The main thing I wanted to look at today though was USD, and I've charted that up on the DX chart, which is looking interesting and fairly strongly bullish. I've marked up the IHS there, which has been somewhat weakened by DX moving back under the neckline after it broke up, but the main thing to note is the decent rising support trendline, which should give a clear signal when the current move wave up breaks down. There's also a possible rising wedge forming on the chart.

Something I've noted in the past is that while waves up and down on USD sometimes decouple, and sometimes can decouple for quite a while, as we saw in the November 2009 to April 2010 period for instance, there is still some correlation remaining.  When equities and USD are both in uptrends as they were then, and very possibly are now, there was a characteristic way in which they would move during the short term waves up and down on USD.

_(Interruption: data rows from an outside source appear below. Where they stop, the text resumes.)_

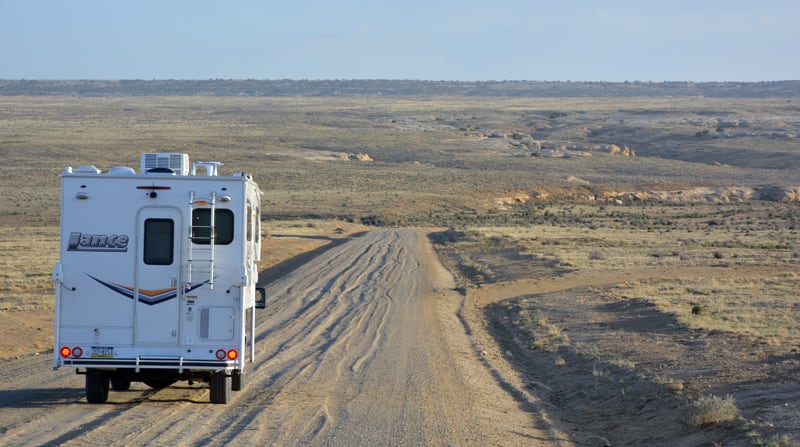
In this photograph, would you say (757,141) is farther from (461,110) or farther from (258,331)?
(258,331)

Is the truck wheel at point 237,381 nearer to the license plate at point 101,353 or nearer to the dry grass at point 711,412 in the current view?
the license plate at point 101,353

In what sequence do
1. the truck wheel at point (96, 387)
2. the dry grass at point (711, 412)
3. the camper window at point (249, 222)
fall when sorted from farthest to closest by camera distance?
1. the camper window at point (249, 222)
2. the truck wheel at point (96, 387)
3. the dry grass at point (711, 412)

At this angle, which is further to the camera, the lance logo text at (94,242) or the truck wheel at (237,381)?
the truck wheel at (237,381)

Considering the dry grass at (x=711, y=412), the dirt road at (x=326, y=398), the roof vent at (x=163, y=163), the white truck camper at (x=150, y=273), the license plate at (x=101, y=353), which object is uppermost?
the roof vent at (x=163, y=163)

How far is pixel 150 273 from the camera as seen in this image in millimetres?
11617

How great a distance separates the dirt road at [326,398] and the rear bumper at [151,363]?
21.4 inches

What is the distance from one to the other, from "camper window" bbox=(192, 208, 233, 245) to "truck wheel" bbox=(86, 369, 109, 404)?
6.80 feet

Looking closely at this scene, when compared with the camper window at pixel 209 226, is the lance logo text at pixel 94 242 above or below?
below

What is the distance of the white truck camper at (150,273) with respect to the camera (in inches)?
453

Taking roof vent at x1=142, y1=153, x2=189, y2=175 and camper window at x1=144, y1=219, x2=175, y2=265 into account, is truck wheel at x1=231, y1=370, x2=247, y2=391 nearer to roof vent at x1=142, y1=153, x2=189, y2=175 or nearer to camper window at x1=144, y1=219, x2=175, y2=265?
camper window at x1=144, y1=219, x2=175, y2=265

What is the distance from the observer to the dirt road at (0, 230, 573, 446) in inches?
412

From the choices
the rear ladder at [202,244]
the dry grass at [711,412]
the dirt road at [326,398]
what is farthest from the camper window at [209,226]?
the dry grass at [711,412]

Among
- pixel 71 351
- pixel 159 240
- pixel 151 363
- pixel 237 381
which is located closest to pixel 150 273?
pixel 159 240

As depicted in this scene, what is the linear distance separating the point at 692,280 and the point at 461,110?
6386 inches
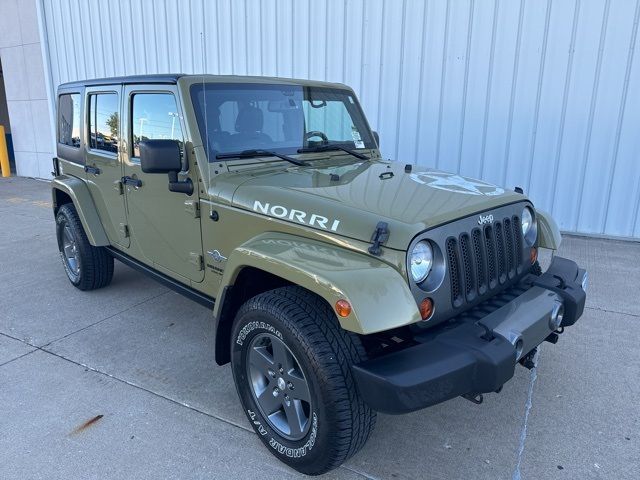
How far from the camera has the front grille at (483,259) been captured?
92.0 inches

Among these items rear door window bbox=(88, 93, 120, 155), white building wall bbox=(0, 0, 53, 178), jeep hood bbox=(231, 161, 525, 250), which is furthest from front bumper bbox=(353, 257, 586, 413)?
white building wall bbox=(0, 0, 53, 178)

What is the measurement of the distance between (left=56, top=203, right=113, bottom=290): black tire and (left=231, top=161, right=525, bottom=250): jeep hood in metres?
2.28

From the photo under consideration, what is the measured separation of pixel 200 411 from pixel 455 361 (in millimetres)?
1613

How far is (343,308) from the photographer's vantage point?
77.6 inches

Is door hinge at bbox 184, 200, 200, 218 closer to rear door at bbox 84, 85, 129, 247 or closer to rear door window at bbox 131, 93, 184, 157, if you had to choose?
rear door window at bbox 131, 93, 184, 157

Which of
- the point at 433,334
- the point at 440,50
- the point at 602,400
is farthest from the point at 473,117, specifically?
the point at 433,334

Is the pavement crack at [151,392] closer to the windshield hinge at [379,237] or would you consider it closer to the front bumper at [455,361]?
the front bumper at [455,361]

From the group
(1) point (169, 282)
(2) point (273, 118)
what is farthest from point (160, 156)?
(1) point (169, 282)

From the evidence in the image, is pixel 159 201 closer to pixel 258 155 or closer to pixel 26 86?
pixel 258 155

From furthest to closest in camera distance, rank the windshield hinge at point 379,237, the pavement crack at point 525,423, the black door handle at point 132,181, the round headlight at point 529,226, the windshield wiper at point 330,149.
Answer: the black door handle at point 132,181 < the windshield wiper at point 330,149 < the round headlight at point 529,226 < the pavement crack at point 525,423 < the windshield hinge at point 379,237

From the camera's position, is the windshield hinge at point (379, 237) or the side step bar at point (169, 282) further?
the side step bar at point (169, 282)

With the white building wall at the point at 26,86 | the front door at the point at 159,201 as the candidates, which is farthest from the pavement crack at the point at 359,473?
the white building wall at the point at 26,86

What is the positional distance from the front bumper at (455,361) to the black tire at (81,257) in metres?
3.29

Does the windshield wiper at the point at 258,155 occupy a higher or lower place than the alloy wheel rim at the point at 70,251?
higher
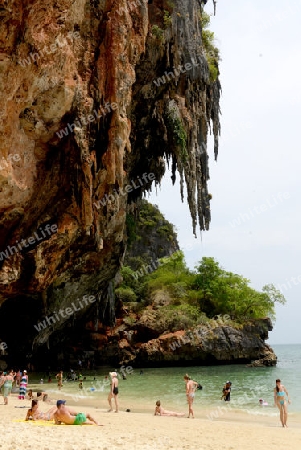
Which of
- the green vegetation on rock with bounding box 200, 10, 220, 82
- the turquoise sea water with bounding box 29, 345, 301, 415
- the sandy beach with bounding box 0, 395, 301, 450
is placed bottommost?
the turquoise sea water with bounding box 29, 345, 301, 415

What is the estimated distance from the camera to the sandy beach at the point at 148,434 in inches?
244

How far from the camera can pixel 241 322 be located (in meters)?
38.4

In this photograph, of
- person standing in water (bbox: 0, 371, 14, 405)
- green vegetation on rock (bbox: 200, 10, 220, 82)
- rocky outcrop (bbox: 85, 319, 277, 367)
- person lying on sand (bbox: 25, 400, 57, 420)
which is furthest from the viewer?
rocky outcrop (bbox: 85, 319, 277, 367)

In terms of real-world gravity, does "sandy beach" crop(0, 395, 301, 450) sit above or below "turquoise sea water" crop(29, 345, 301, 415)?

What I was seeing and posting about then in early 2010, was the way in which during waves down on USD, within the larger uptrend, equities would move upwards very strongly, and then while USD was retracing, equities would trade sideways. How does that compare to what we are seeing now? Well USD retraced strongly from a high in early October to a low in late October, and while that happened equities moved up very strongly. USD then made a retracement low in late October and started another strong move up, since when equities have traded sideways, forming the symmetrical triangles or pennants that we are seeing form at the moment. That is suggesting to me that as and when this current wave up on USD finishes, we may well see another strong move up on equities as it then retraces. Hard to say when this wave up on USD might end of course, but I'll be watching that support trendline:

Short term the obvious next move on DX is a bit higher to touch the upper trendline on what may be a rising wedge forming, and I'd like to see that happen to confirm the rising wedge, or to break higher and possibly form a rising channel. EURUSD and GBPUSD are both consolidating and trying to bounce a bit with some positive divergence on the 60min RSI though, and we might therefore see USD retrace a bit sooner. Here's how that looks on GBPUSD:

Meanwhile we are just moving sideways on equities within the triangles, and it's hard to say what might happen today. I'd like to see a move up on USD with equities moving down to touch the lower trendlines of the triangles on ES and TF. We'll see how that goes.